▶ Text for analysis
Segment Open
We are still scratching the surface in the art of the possible with MV-22s.  From the deck of an amphibious ship they quadruple the ranges we have been able to fly from those decks at twice the speed we have been accustomed to in the past.   The MV-22 changes all the equations in the Med, the Persian Gulf and will do the same when we start deploying that machine on our MEUs to the Pacific.  For each of our MEUs, we tether 2 KC-130Js and send them overseas whenever the scenario calls for them.

Lately, they have been called for a lot.  Add in a KC-130J, that can lift from a short or austere field and provide fuel for our MV-22s, AV-8s and CH-53Es, and we expand the “reach” of our MEUs exponentially.  We took off last month ago with four V-22s and two C-130s, to practice a self deploy to Central America.

We are looking at trying to train with the Belize military, have our infantry use their Jungle Training Center, and wanted to check the profiles on a training mission.  With the internal fuel load we had on the C-130s and what we had even without even fuel bladders in the V-22s, we could have topped them off once over Key West and flown all the way to Belize and landed in the Jungle Warfare Training Center, dropped off our Marines then binged out to the international airfield (or joined on the tanker for a top off and headed home).   From North Carolina to Belize would have been about a five and a half hour flight.

What is really interesting is on this training mission, we took off with four v-22s, but one had a problem.  It had to turn around after takeoff.  We joined three with the tankers over New River and proceeded south.  The fourth turned around, landed at New River, got another airplane, took off and joined us over Gainesville, Florida, and hit the tankers.

We were all doing about 200/210 miles an hour in behind the tankers going down there, and in this case, about 10,000 feet.  This guy got another airplane, got it turned up, launched and caught us.  You wouldn’t be able to do that in a conventional helo.  I had never seen that before in my life. I thought that was pretty special. So if I launch off a ship off the coast of North Carolina, it’d been easy to get the Marines and all their gear for the Jungle Warfare Training Center over 700 miles away.   That’s operational reach with potentially strategic impacts.  We did another tanker mission a week later with 7 MV-22s flying non-stop from 29 Palms to New River in about 8 hours time at 17,000’.

SLD: How important will it be to get the larger ship, LPD 17, as the launch deck for the new aircraft?

General Davis: We just finished SPS 11, which is Southern Partnership Station 11, which is Special Purpose MAGTF.  They’re getting ready to offload today. We visited this SPMAGTF in Belize, and they did a fantastic job, but they were limited in how much they could do by the fact they didn’t have aircraft with them on their ship.   The Gunston Hall is a smaller ship whose flight deck wouldn’t accommodate  aircraft at sea for an extended period of time. You could land them on there but you couldn’t sustain them.

With the LPD-17, I’ve got command and control, and I’ve also got a flight deck where I can take some of the bigger airplanes aboard and go operate.  It is absolutely key to have the LPD-17 in numbers.  It’s a fantastic vessel and it offers the nation a capability that is in very short supply (as compared to the demand).

 

Flight of BF-2 (Credit: Lockheed Martin)Flight of  BF-2, second F-35B  (Credit: Lockheed Martin)

 

SLD: Let us look at the Libyan scenario and flash forward to the newly enabled ARG. Could you talk to that a little bit to that scenario?
Segment Closed
▶ Set of tasks
[1] How would you say this sentence from the interview on MV-22 operations in Spanish: "It is absolutely key to have the LPD-17 in numbers."?
[2] Could you copy word for word the stretch of the interview on MV-22 operations that runs from "We are still" up to and including "calls for them."?

▶ Stored data
Segment Open
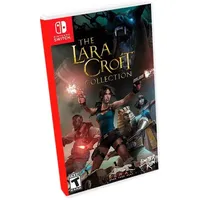 Nintendo Games Switch Tomb Raider: The Lara Croft Collection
Segment Closed
▶ Task-by-task solutions
[1] Es absolutamente clave contar con el LPD-17 en número suficiente.

[2]
We are still scratching the surface in the art of the possible with MV-22s.  From the deck of an amphibious ship they quadruple the ranges we have been able to fly from those decks at twice the speed we have been accustomed to in the past.   The MV-22 changes all the equations in the Med, the Persian Gulf and will do the same when we start deploying that machine on our MEUs to the Pacific.  For each of our MEUs, we tether 2 KC-130Js and send them overseas whenever the scenario calls for them.